▸ **Required action**
Look for the string "background" in the listing. Copy each line that has it.

▸ **Data shown**
[Start of section]

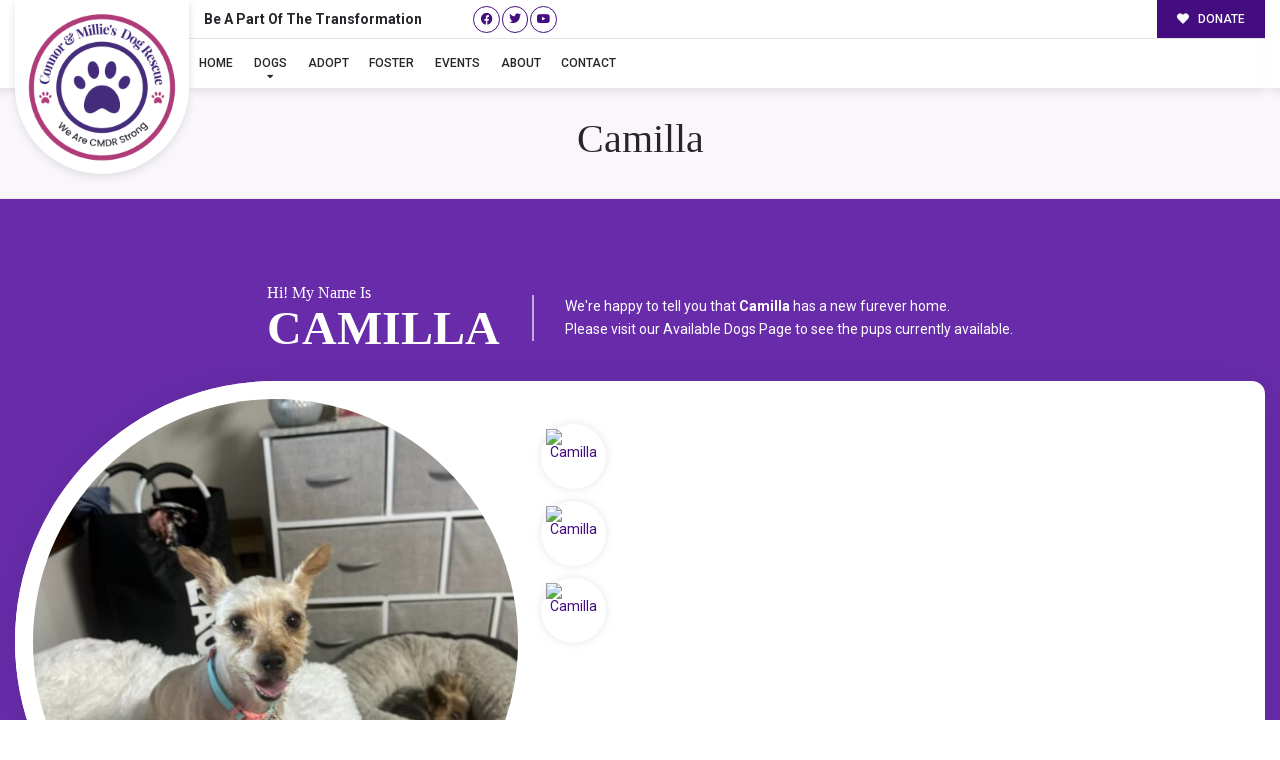

--- FILE ---
content_type: text/css
request_url: https://connorandmilliesdogrescue.org/wp-content/themes/buzz-rescues-child/style.css
body_size: 799
content:
/* 
Theme Name: Buzz To The Rescues Child
Theme URI: http://buzzgroupinc.com
Description: The Buzz Pet Rescue Child Theme is built to be completely customizable for Pet Rescues. It injects the Buzz Plugins using custom shortcodes designed to specifically support Pet Rescues on the Buzz platform.
Version: 2.6.1
Author: Buzz Group, Inc.
Author URI: http://www.buzzgroupinc.com
Template: buzz-rescues
Text Domain: buzz
*/

/*-- WordPress Core --*/
html, body, div, p, th, td, table, a {font-size: 14px; line-height: 24px;}
a img.alignright { float: right; margin: 0.5em 0 1.25em 1.25em; }
a img.alignnone { margin: 0.5em 1.25em 1.25em 0; }
a img.alignleft { float: left; margin: 0.5em 1.25em 1.25em 0; }
a img.aligncenter { display: block; margin: inherit auto; }
.wp-caption { background: rgba(255,255,255,0.1); border: 1px solid rgba(0,0,0,0.1); max-width: 100%; padding: 1em; text-align: center; }
.wp-caption.alignnone { margin: 0.5em 1.25em 1.25em 0; }
.wp-caption.alignleft { margin: 0.5em 1.25em 1.25em 0; }
.wp-caption.alignright { margin: 0.5em 0 1.25em 1.25em; }
.wp-caption img { border: 0; height: auto; margin: 0; max-width:100%; padding: 0; }
.wp-caption p.wp-caption-text { font-size: 0.8em; line-height: 1.25em; margin: 0; padding: 0 0.3em 0.5em;}

/* Text meant only for screen readers. */
.screen-reader-text { clip: rect(1px, 1px, 1px, 1px); position:absolute; height: 1px; width: 1px; overflow: hidden; }
.screen-reader-text:focus { background-color: #f1f1f1; border-radius: 3px; box-shadow: 0 0 2px 2px rgba(0, 0, 0, 0.6); clip: auto !important; color: #21759b; display: block; font-size: 14px; font-size: 0.875rem; font-weight: bold; height: auto; left: 5px; line-height: normal; padding: 1em 1.75em; text-decoration: none; top: 0.5em; z-index: 100000; /* Above WP toolbar. */ }
.alignright { float:right; margin:0 0 1.65em 1.65em; }
.alignleft { float:left; margin:1.65em 1.65em 1.65em 0; }
.aligncenter { display:block; text-align:center; margin:0 auto 1em auto;}
.size-auto,  .size-full, .size-large, .size-medium, .size-thumbnail { max-width: 100%; height: auto; }
body.logged-in, .logged-in #nav-expander, .logged-in nav.nav, .logged-in header#header { top:32px; }

#Bzl-afv-forms .gform_wrapper .top_label input.small, #Bzl-afv-forms .gform_wrapper .top_label select.small,
body .gform_wrapper select.small.gfield_select+div.chosen-container-multi, body .gform_wrapper select.small.gfield_select+div.chosen-container-single {
	width: 100% !important;
}

.donateform h2.give-form-title {
	display: none !important;
}

.gf_stylespro .gfield textarea {
	width: 100% !important;
	max-width: 100% !important;
}
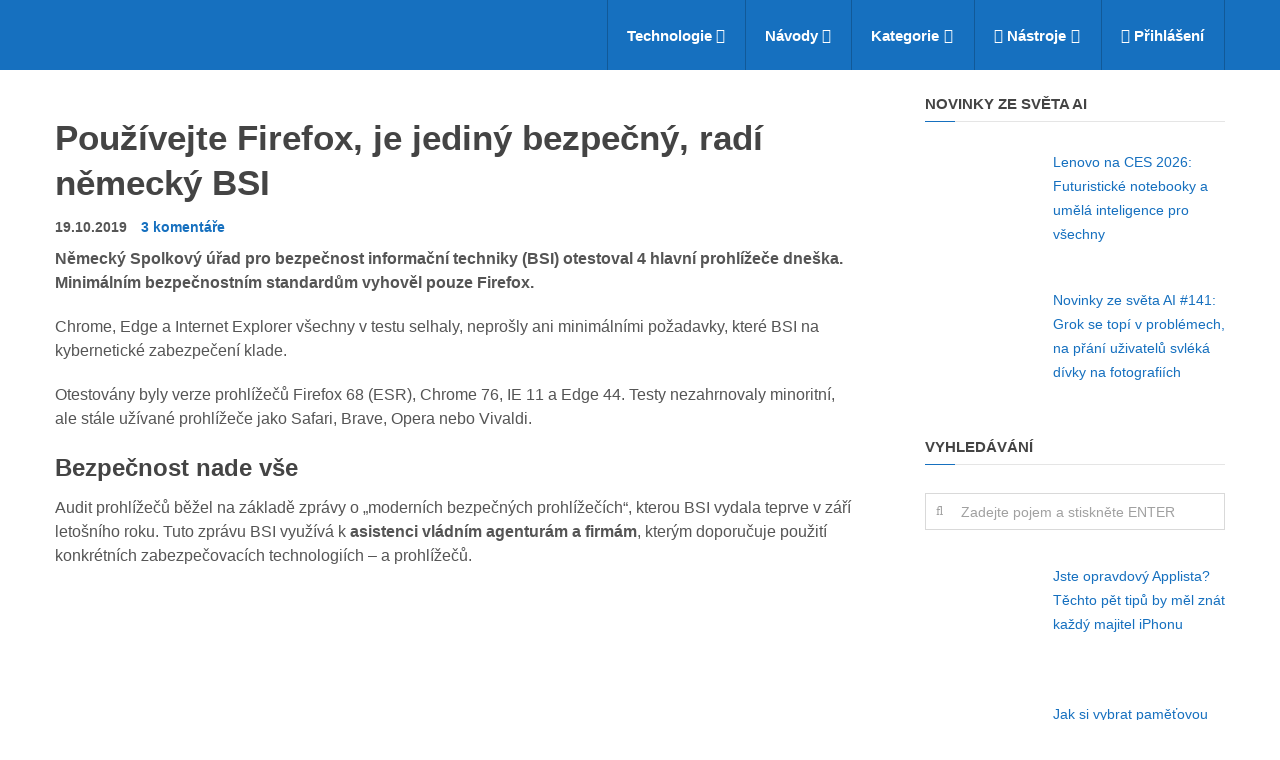

--- FILE ---
content_type: application/javascript; charset=utf-8
request_url: https://fundingchoicesmessages.google.com/f/AGSKWxUyK-6LuxwMZbHKCTknWCxhWxk_Rqcq04c10W21WcQHezD4BmIyguCs9u_Cs5kqlzPOVALaXUiuk93DGqmNYFDMedazTbPNpk45X5YK5-ZvUTsDLtXOlv7eugBb9DtcxZcxmNHyif_1AkDRjWJZWLTAEnyuh_dp2CGfo0bRjHTRfMSwC1pYeWCG1bG_/__ChatAd_/default_adv._mar_ad/-729x91-/adsbyadsn.
body_size: -1290
content:
window['82ee7dc4-bb41-446d-bc50-e500df54e9c5'] = true;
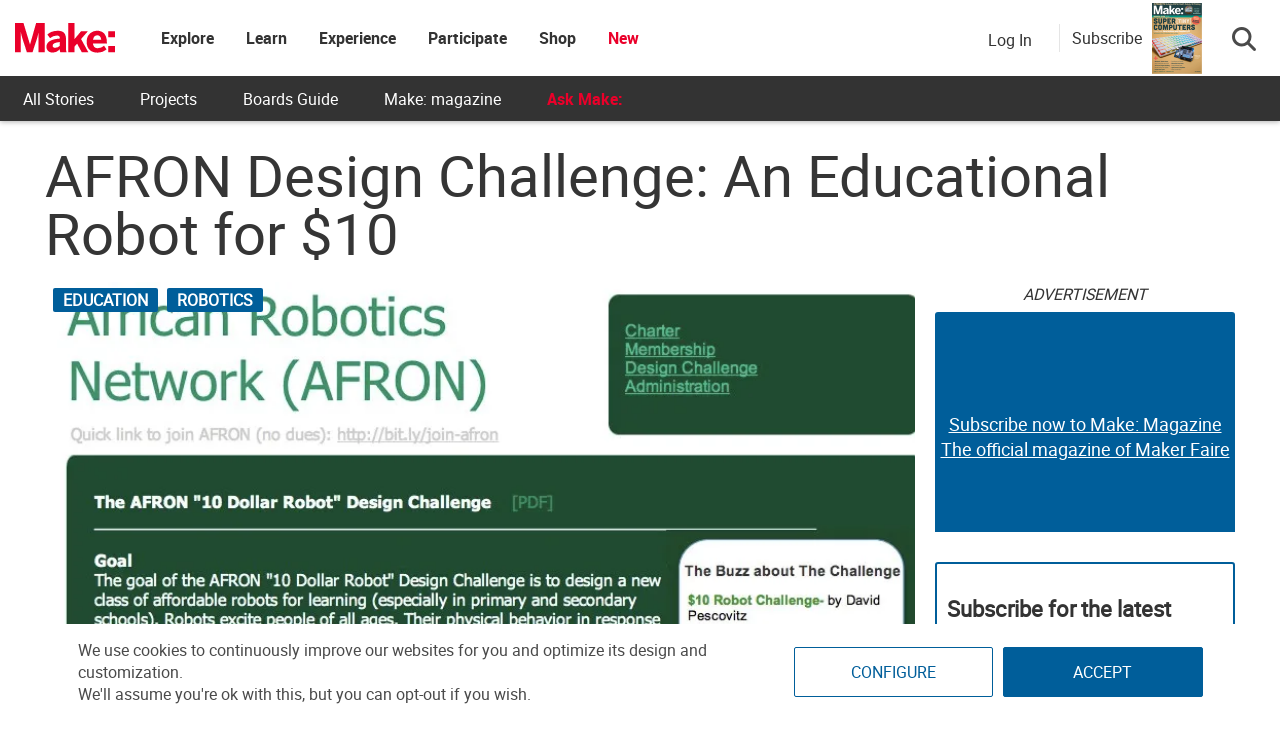

--- FILE ---
content_type: text/html; charset=utf-8
request_url: https://www.google.com/recaptcha/api2/aframe
body_size: 184
content:
<!DOCTYPE HTML><html><head><meta http-equiv="content-type" content="text/html; charset=UTF-8"></head><body><script nonce="Q1qlnBDq3uPCQB0qEmhISw">/** Anti-fraud and anti-abuse applications only. See google.com/recaptcha */ try{var clients={'sodar':'https://pagead2.googlesyndication.com/pagead/sodar?'};window.addEventListener("message",function(a){try{if(a.source===window.parent){var b=JSON.parse(a.data);var c=clients[b['id']];if(c){var d=document.createElement('img');d.src=c+b['params']+'&rc='+(localStorage.getItem("rc::a")?sessionStorage.getItem("rc::b"):"");window.document.body.appendChild(d);sessionStorage.setItem("rc::e",parseInt(sessionStorage.getItem("rc::e")||0)+1);localStorage.setItem("rc::h",'1768454499198');}}}catch(b){}});window.parent.postMessage("_grecaptcha_ready", "*");}catch(b){}</script></body></html>

--- FILE ---
content_type: application/javascript
request_url: https://prism.app-us1.com/?a=1000801328&u=https%3A%2F%2Fmakezine.com%2Farticle%2Feducation%2Fafron-design-challenge-an-educational-robot-for-10%2F
body_size: 124
content:
window.visitorGlobalObject=window.visitorGlobalObject||window.prismGlobalObject;window.visitorGlobalObject.setVisitorId('48add168-36d5-4064-87bb-2b03f524b3c3', '1000801328');window.visitorGlobalObject.setWhitelistedServices('tracking', '1000801328');

--- FILE ---
content_type: application/javascript; charset=utf-8
request_url: https://fundingchoicesmessages.google.com/f/AGSKWxVxlOvZcoefdzYv53lXO7CKfpLuWuiZi6Jpm5Pz-d32jjSC7dGo-PcQV28b2NJhNXRiQALE9O7ZdhEZANGkMrHkzvsFXeqLs9OEJHIla5UpZZm78YPiy73CToUQ_P7Ci2gc2eQO-TzYBjPsdgOUrZDqvL8gu3zJYaqRA9tcIkRr9yb9uUaFfRYvq0jo/_/adviewer./336x280_-ad-300x600-/300x600-/adslug-
body_size: -1290
content:
window['3c904856-ec34-47fc-9e17-25f0341756e4'] = true;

[End of section]

▸ **Response box**
.wp-caption { background: rgba(255,255,255,0.1); border: 1px solid rgba(0,0,0,0.1); max-width: 100%; padding: 1em; text-align: center; }
.screen-reader-text:focus { background-color: #f1f1f1; border-radius: 3px; box-shadow: 0 0 2px 2px rgba(0, 0, 0, 0.6); clip: auto !important; color: #21759b; display: block; font-size: 14px; font-size: 0.875rem; font-weight: bold; height: auto; left: 5px; line-height: normal; padding: 1em 1.75em; text-decoration: none; top: 0.5em; z-index: 100000; /* Above WP toolbar. */ }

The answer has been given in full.